▶ _EXCERPTED PASSAGE_

**********

This should be a humbling moment for the AFL, even though it is in a far stronger position than the NRL, which needs the cash from the broadcasters and thus stands to lose far more if that tap is turned off.

The AFL has been brought to heel on two fronts. The first is that it could no longer continue to play games in the face of the COVID-19 pandemic, the logistics of playing games in different states having become extreme, while it was harder to defend playing when the government started closing virtually everything.

The second reality that has bitten is that, while the AFL and the clubs might have a superior fiscal position to rival sports in Australia, they did not have the cash reserves or fiscal rectitude to weather even a few months without revenue. As a business, the margin for misfortune (as distinct from error) was much smaller than one would have imagined pre-coronavirus.

That clubs are not privately owned enterprises and are non-profit, community organisations is rightly a badge of honour. Unfortunately, it’s also evident that, as member-based outfits, the clubs – even wealthy ones – have not had much incentive to accumulate cash or liquid assets.

They largely spend what they have – the salary cap and then soft cap on football having seen clubs engaging in what, in hindsight, was an unnecessary arms race on facilities.

So the AFL hierarchy will be going to the bank to ensure the survival of the clubs, whose savage slashing of their staff might be necessary for the AFL to show the NAB – and any other lender – that they’re serious about cutting their cloth. While the purchase of Marvel Stadium has given them a billion-dollar asset to borrow against, it also depleted their cash reserves.

The AFL had some forewarning too, of the calamity, even if it cannot have known the scale of it. The league chairman, Richard Goyder, is the chairman of Qantas, a position that AFL insiders say has been useful to the AFL when anticipating the restrictions that governments, state and federal, would impose.

If the competition was not as well-prepared to deal with a setback of this magnitude, it is clear, too, that the game’s issues reflect what is happening in the business world and community, in that the central government – the AFL in this case – has taken over completely, as the guarantor and the driver of all that happens to the clubs.

The game that emerges from this crisis, whenever that happens, will be chastened – leaner and meaner – for some time.

**********

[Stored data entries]
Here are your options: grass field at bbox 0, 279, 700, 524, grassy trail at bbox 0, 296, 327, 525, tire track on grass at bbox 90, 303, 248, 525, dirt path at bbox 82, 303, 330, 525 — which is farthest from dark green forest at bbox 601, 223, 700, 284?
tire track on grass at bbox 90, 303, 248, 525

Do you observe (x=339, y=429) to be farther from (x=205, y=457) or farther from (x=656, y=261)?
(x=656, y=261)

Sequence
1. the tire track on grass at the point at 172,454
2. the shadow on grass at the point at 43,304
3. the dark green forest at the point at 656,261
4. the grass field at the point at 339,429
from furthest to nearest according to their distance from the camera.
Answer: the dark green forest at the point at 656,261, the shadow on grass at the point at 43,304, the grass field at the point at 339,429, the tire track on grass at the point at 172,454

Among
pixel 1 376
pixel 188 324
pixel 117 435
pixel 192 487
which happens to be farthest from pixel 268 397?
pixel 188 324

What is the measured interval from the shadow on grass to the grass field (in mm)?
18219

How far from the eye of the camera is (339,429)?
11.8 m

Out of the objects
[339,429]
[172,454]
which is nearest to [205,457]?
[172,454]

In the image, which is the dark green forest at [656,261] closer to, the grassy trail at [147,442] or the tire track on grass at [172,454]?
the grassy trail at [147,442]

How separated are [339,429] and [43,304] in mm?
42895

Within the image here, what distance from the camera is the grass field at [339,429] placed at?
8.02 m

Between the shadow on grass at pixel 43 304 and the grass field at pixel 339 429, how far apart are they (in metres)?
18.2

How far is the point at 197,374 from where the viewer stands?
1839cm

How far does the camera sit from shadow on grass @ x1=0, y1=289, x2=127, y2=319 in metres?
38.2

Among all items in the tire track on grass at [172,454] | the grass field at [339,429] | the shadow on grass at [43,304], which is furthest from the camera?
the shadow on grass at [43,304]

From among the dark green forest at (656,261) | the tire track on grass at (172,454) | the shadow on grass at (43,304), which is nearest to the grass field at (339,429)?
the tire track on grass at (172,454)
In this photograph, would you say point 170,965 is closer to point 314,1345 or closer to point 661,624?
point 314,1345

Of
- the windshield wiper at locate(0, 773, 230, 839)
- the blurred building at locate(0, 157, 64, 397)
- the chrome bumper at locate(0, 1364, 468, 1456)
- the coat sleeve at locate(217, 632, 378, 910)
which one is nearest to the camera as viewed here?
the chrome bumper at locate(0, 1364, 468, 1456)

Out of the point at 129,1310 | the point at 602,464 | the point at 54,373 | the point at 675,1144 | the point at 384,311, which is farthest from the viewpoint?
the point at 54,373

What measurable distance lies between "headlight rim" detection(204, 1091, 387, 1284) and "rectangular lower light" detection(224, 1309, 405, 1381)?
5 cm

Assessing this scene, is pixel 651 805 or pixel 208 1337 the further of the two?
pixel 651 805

**********

▶ _TASK STATEMENT_
Please extract the whole excerpt about the AFL's finances, word for word. These entries were taken from a separate source.

▶ _PROBLEM SOLUTION_
This should be a humbling moment for the AFL, even though it is in a far stronger position than the NRL, which needs the cash from the broadcasters and thus stands to lose far more if that tap is turned off.

The AFL has been brought to heel on two fronts. The first is that it could no longer continue to play games in the face of the COVID-19 pandemic, the logistics of playing games in different states having become extreme, while it was harder to defend playing when the government started closing virtually everything.

The second reality that has bitten is that, while the AFL and the clubs might have a superior fiscal position to rival sports in Australia, they did not have the cash reserves or fiscal rectitude to weather even a few months without revenue. As a business, the margin for misfortune (as distinct from error) was much smaller than one would have imagined pre-coronavirus.

That clubs are not privately owned enterprises and are non-profit, community organisations is rightly a badge of honour. Unfortunately, it’s also evident that, as member-based outfits, the clubs – even wealthy ones – have not had much incentive to accumulate cash or liquid assets.

They largely spend what they have – the salary cap and then soft cap on football having seen clubs engaging in what, in hindsight, was an unnecessary arms race on facilities.

So the AFL hierarchy will be going to the bank to ensure the survival of the clubs, whose savage slashing of their staff might be necessary for the AFL to show the NAB – and any other lender – that they’re serious about cutting their cloth. While the purchase of Marvel Stadium has given them a billion-dollar asset to borrow against, it also depleted their cash reserves.

The AFL had some forewarning too, of the calamity, even if it cannot have known the scale of it. The league chairman, Richard Goyder, is the chairman of Qantas, a position that AFL insiders say has been useful to the AFL when anticipating the restrictions that governments, state and federal, would impose.

If the competition was not as well-prepared to deal with a setback of this magnitude, it is clear, too, that the game’s issues reflect what is happening in the business world and community, in that the central government – the AFL in this case – has taken over completely, as the guarantor and the driver of all that happens to the clubs.

The game that emerges from this crisis, whenever that happens, will be chastened – leaner and meaner – for some time.